Notice how clean that is, it's almost identical to the configurations when describing the cluster using GCP client, gcloud container clusters describe my-gke-cluster --zone us-central1-a. Both the Cloud Provider (which is Google) and Crossplane are talking the same language.

That's the beauty about it IMO, there is no need to write any custom code, written in different languages (i.e HCL), instead just define a YAML file and deploy it, that's it (IDE's also provide yaml-language-servers with schema for auto-completion to know what available options are there, and if not it's always possible to refer to the documentation).

Although it brings us closer to GitOps workflow, it's still not perfect by itself, because in reality you don't want to run kubectl apply -f <Above mentioned yaml files> as it defeats the purpose of maintaining everything using Git Versioning. Additionally you can leverage another tool called ArgoCD, that will be configured to watch the git repository for changes, once you push those YAML files, ArgoCD will detect the changes and deploy it to the configured Crossplane cluster. If you remove this above mentioned file from the git repository, ArgoCD will detect that and delete my-gke-cluster mentioned above. If one decides to log into GCP and modify the resources manually, i.e add another worker node to the cluster, this worker node would be deleted because the only source of truth is the YAML file definition that is stored in a git remote repository and is being tracked by Kubernetes API reconciling loop.

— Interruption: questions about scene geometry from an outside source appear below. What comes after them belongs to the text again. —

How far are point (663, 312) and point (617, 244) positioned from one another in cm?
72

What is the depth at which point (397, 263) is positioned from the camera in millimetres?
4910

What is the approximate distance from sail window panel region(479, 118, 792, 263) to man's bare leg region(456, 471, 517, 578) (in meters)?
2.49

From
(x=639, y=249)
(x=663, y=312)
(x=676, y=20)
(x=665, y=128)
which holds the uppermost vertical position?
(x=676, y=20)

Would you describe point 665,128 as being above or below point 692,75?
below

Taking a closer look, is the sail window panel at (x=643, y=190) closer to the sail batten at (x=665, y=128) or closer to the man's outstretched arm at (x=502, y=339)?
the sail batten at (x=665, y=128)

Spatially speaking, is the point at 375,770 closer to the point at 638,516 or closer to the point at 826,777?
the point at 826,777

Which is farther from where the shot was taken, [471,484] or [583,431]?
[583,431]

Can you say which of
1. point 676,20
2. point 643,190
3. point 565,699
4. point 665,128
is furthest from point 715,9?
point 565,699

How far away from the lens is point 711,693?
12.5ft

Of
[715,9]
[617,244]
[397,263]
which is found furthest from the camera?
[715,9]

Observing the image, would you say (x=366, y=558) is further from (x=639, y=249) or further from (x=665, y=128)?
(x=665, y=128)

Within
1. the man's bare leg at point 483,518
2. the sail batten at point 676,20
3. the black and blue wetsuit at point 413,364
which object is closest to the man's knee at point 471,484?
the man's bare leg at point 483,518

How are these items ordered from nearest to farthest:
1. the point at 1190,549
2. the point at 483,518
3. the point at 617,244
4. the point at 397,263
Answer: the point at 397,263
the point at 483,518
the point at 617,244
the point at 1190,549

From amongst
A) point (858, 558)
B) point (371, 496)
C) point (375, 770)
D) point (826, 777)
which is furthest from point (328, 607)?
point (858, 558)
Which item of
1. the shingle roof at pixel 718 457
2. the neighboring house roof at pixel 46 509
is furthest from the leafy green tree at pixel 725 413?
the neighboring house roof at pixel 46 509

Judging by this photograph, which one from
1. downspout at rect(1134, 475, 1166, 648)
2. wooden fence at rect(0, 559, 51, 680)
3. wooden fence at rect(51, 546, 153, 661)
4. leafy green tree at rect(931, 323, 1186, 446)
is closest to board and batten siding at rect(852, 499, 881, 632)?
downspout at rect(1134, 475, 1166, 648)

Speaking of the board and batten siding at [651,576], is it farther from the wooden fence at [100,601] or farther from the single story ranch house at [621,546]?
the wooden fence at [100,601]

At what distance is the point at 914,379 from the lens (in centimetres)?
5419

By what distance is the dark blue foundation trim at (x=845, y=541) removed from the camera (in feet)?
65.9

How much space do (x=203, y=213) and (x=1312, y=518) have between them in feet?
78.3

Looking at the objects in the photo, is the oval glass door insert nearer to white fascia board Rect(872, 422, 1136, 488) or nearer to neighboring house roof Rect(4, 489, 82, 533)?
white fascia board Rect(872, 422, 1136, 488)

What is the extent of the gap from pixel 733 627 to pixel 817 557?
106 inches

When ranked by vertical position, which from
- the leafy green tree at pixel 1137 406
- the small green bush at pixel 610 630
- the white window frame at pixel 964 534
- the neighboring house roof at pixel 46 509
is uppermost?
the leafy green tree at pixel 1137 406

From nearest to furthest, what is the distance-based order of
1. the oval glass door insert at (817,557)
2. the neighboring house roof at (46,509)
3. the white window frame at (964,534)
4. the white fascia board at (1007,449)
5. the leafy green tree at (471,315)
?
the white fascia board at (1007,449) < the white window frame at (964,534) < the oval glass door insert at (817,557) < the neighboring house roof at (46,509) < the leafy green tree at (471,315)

The following diagram visualize the way this workflow works:

Infrastructure as data

You could potentially also separate ArgoCD and Crossplane with two different clusters if you happen to need them to be Highly Available (HA) for your configuration and avoiding single point of failure (SPOF), although since both domain logics handle configurations, and for simplicity purposes I've decided to have them in one single cluster, I think it's perfectly fine, depending on your specific use-case.

Conclusion

Although I really like this KNative Crossplane tool, this article isn't just about that, I mentioned this tool because I think it's a great example for an IaD and it's resembles how the perfect GitOps workflow should be.

Although I used Terraform for many years and I really liked it for most use-cases, I want to mention that Crossplane isn't just yet a full replacement of Terraform (considering the amount of modules developed for Terraform etc), but it's getting there and it needs support from the open source community. If something is missing on their documentation or API you can easily support their project on github by sending them a pull request.

Personally I like the idea of having one to one configurations comparison, where with IaC I have to compare Code with YAML configurations provided by the different cloud providers, not ideal.

Using Terraform to manage your infrastructure requires less setup than Crossplane (i.e for Terraform you don't need to have it running inside of a Kubernetes cluster), but honestly creating a Kubernetes cluster isn't such a difficult task to do with today's tools, so if you look on the overall advantages and security policies you get out of the box, I think it's definitely worth it.